The Ohio State House of Representatives approved three bills that will trample women’s rights and be a defacto anti-abortion law if passed in the state senate.
The most controversial piece of legislation, known as the “heartbeat” bill, would prohibit the procedure after a fetal heartbeat is detected. Another ban targets late-term abortions after 20 weeks of pregnancy, and the third bill would restrict insurance coverage for abortions.
This is absolutely amazing that the state of Ohio is even attempting something like this. The bill does not provide for cases of rape or incest and, considering most women do not even know they’re pregnant until after the bill’s six week “heartbeat” terminology, it would, essentially ban abortion in the state if it is passed by the senate and passed into law.
The two other bills passed Tuesday — a ban on late-term abortions and a measure to prevent abortion coverage under the federal health care law — are part of a national movement to eventually overturn the U.S. Supreme Court’s landmark decision, Gonidakis said.
All three bills are aimed directly at overturning Roe v. Wade and controlling what a woman can and cannot do with her own body. The “heartbeat” bill appears to be in direct contention with Planned Parenthood v. Casey and would likely be challenged in a higher court.
There are several problems with these bills that continue to be overlooked. If a women uses fertility drugs to get pregnant, often it results in several embryos. The doctor then reduces that to one or two fetuses. With the passage of this bill into law, the woman would be forced to keep them all, something a woman’s body is not designed to do. It would be a huge financial burden to the family and many would be forced to forego treatment, leaving childless women forever without children.

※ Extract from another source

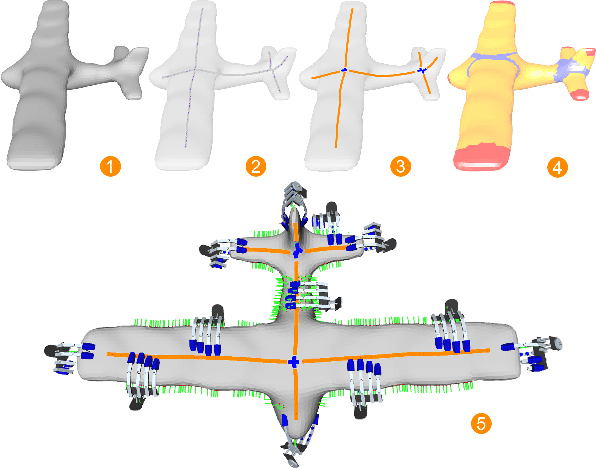 1
2
3
4
5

There are also a number of cases where late-term abortions must be performed. The fetus could be dead or have such developmental problems that it would not survive very long. There is also the issue of being forced to keep a child that is so developmentally disabled that it would be a massive financial burden to the family, possibly bankrupting them. These are never easy decisions to make and no woman makes the decision without much emotional distress, but, with this bill becoming a law, the woman would be forced to make the even more difficult decision to keep the child.

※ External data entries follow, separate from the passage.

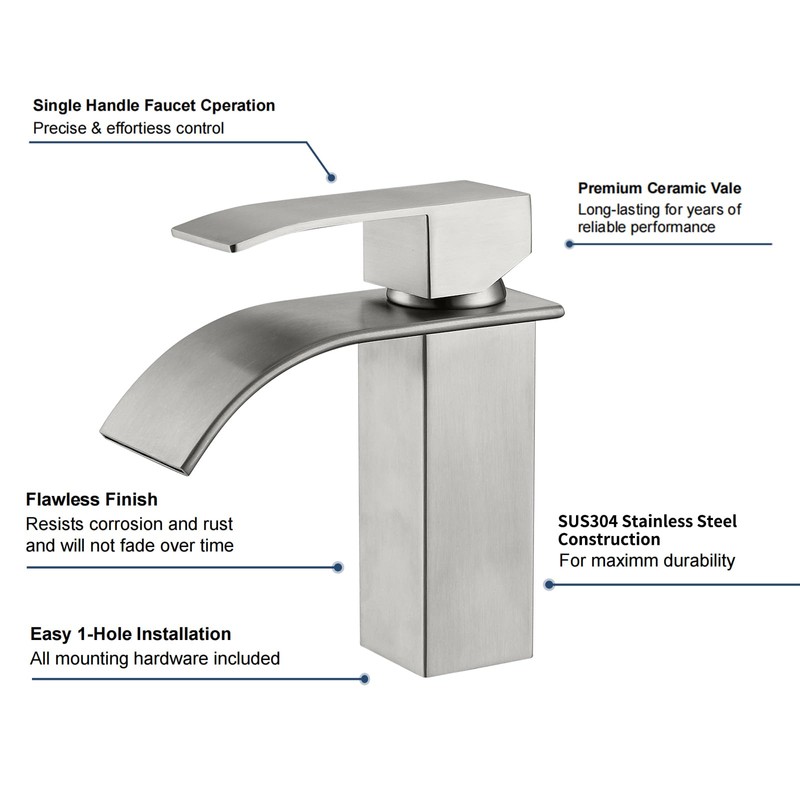 Single Handle Faucet Cperation
Precise & effortiess control

Premium Ceramic Vale
Long-lasting for years of reliable performance

Flawless Finish
Resists corrosion and rust and will not fade over time

SUS304 Stainless Steel Construction
For maximm durability

Easy 1-Hole Installation
All mounting hardware included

Nowhere in this bill is there a provision for the state to pay for these children and their emotional and financial needs once they are born. The state is telling women they must have these children no matter what, but there will be no help in raising the child once it is born.
Designing a law around a heartbeat is not the way to go. A heartbeat merely indicated that blood is pumping throughout the body. It is not an indicator of intelligence, coherence, or a person. It is meaningless in this bill. The development of higher brain functions would be a far better indicator of a person than a heartbeat.